Given the enormous toll in Iraqi lives exacted by insurgent attacks, however, the boycotters’ and abstainers’ bet is risky. The May 2004 CPA poll finding 55 percent of Iraqis effectively blaming the US occupation for the country’s lack of security did not find a majority calling for an immediate withdrawal of US troops. Attitudes toward the occupation retain this seeming schizophrenia, in part because of deep popular distrust of the motivations of ancien regime and salafi elements in the insurgency, not to mention revulsion at some of the guerrillas’ tactics. Many Iraqis also fear that the new Iraqi security forces cannot protect them, and that party militias might fill the vacuum if US and other foreign troops left the country.

Time will tell if the boycotters calculated correctly that the new Iraqi government will soon lose the confidence of the people and that, in the long run, their non-participation will win them the reputation they seek as the genuine nationalist opposition. The boycotters’ behavior bespeaks their own uncertainty. The Iraqi Islamist Party called for a boycott after ballots were printed listing its slate of candidates, and Sadrist candidates remain on the ballot even as allied clerics in East Baghdad tell Sadr’s followers they “should instead seek God’s help in meeting their demands.” It is clear, however, that the differential degrees of trust in the elections reflect a sectarian rift in the country. The US-backed state-building process has already widened this divide. The elections could widen the gap further, particularly if the boycotters were wrong about the new government’s popular support.
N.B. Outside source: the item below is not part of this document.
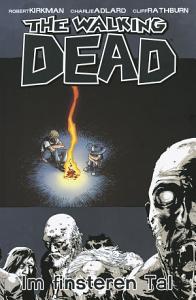 The Walking Dead 09  Im finsteren Tal PDF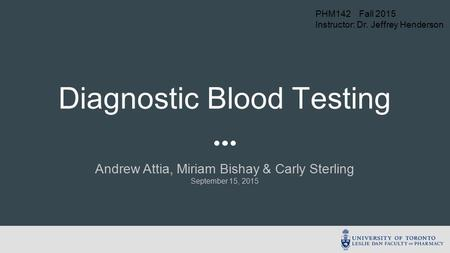 Andrew Attia, Miriam Bishay & Carly Sterling September 15, 2015 Diagnostic Blood Testing PHM142 Fall 2015 Instructor: Dr. Jeffrey Henderson.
Sectarian politics, or more accurately perceptions thereof, are perhaps the biggest reason why the election results are in fact crucial for Iraq’s political future. For the majority Shiite Arab population, the elections are an opportunity to dominate the assembly that will fill the ministries and appoint a committee to draft the permanent constitution. Most Western commentary assumes that the 228-member list of the United Iraqi Alliance (UIA), put together by a committee linked to Grand Ayatollah Ali Sistani, will emerge with a majority of seats. While Sistani has not explicitly endorsed the list, some of his top lieutenants are prominent UIA candidates and he has issued a fatwa (religious injunction) instructing all Iraqis that voting is a religious duty. Those who assume that Shiites will vote solely along sectarian lines put two and two together. A corollary assumption is that a UIA victory will empower the Shiite religious parties, the Supreme Council for the Islamic Revolution in Iraq and Da’wa, whose delegates would then seek to enshrine Islam as the sole source of legislation under the permanent constitution or bow to the wishes of Tehran about Iraqi foreign policy. None of these assumptions are necessarily warranted.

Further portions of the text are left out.